Saturday, December 4, 2010

Week 9 EOC: What is Cyber Mondy

Around the holidays, the busiest and possibly most important day of holiday shopping is what is known as Black Friday. This refers to the Friday following Thanksgiving where retails supposedly place many of their items on significant sales in order to jumpstart the holiday shopping season. As a result of consumerism hungry for good deals for Christmas, the seasonal spirit of on-sale items spread to internet shopping, a now very important and formidable force in shopping. “For the past few years, online retailers have found that sales on the Monday after Thanksgiving have been creeping higher, giving retailers an additional reason to be jolly during the ceremonial kickoff to the holiday season.” (Shop.org).

The term “Cyber Monday” allegedly stems from the aftershock of this beginning holiday rush. During this busiest of shopping days, potential savvy shoppers became disappointed with lack of sales that met their expectations. And after coming empty that weekend, proceeded to go back to work the following Monday and surf the internet to find better deals on the items they had been looking for in the first place. “The name Cyber Monday grew out of the observation that millions of otherwise productive working Americans, fresh off a Thanksgiving weekend of window shopping, were returning to high-speed Internet connections at work Monday and buying what they liked.” (New York Times).

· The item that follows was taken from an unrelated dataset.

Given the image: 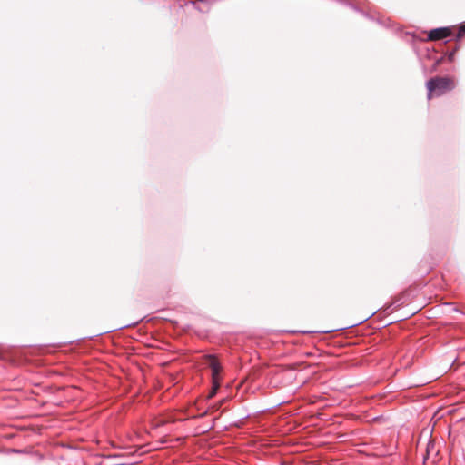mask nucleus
<instances>
[{"label": "nucleus", "instance_id": "f257e3e1", "mask_svg": "<svg viewBox=\"0 0 465 465\" xmlns=\"http://www.w3.org/2000/svg\"><path fill=\"white\" fill-rule=\"evenodd\" d=\"M426 87L428 89V99H431L434 95L440 96L447 91L452 90L455 87V81L453 78L447 76H436L426 83Z\"/></svg>", "mask_w": 465, "mask_h": 465}, {"label": "nucleus", "instance_id": "f03ea898", "mask_svg": "<svg viewBox=\"0 0 465 465\" xmlns=\"http://www.w3.org/2000/svg\"><path fill=\"white\" fill-rule=\"evenodd\" d=\"M208 361H209V366L212 369V380H213V387L208 395V398H213L216 394L218 389L220 388L219 374L222 370V367L214 356H209Z\"/></svg>", "mask_w": 465, "mask_h": 465}, {"label": "nucleus", "instance_id": "7ed1b4c3", "mask_svg": "<svg viewBox=\"0 0 465 465\" xmlns=\"http://www.w3.org/2000/svg\"><path fill=\"white\" fill-rule=\"evenodd\" d=\"M452 32L449 27L432 29L428 34V40L438 41L451 35Z\"/></svg>", "mask_w": 465, "mask_h": 465}, {"label": "nucleus", "instance_id": "20e7f679", "mask_svg": "<svg viewBox=\"0 0 465 465\" xmlns=\"http://www.w3.org/2000/svg\"><path fill=\"white\" fill-rule=\"evenodd\" d=\"M465 35V24L460 25V27L459 28V32L457 34V38L458 39H460L462 38L463 36Z\"/></svg>", "mask_w": 465, "mask_h": 465}]
</instances>
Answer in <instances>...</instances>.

Whatever your opinions of business practices on Black Friday or Cyber Monday, there are a few deals there to be had for the pick/craft consumer. Regardless of the hype associated with the supposed days of deals (since Cyber Monday had now been universally expanded into Cyber Week), it’s definitely working. Many retailers showing lackluster returns during this busy weekend, are now reporting much higher returns due to the renewed online activity. “Number crunchers estimate $1 billion was spent online Monday and $45 billion was spent at retail stores on Friday.” (PC World).
So there you have it. A hoax? A sham to rid us of our money? Perhaps. But you can’t deny that it’s working…and sometimes we even get pretty good deals!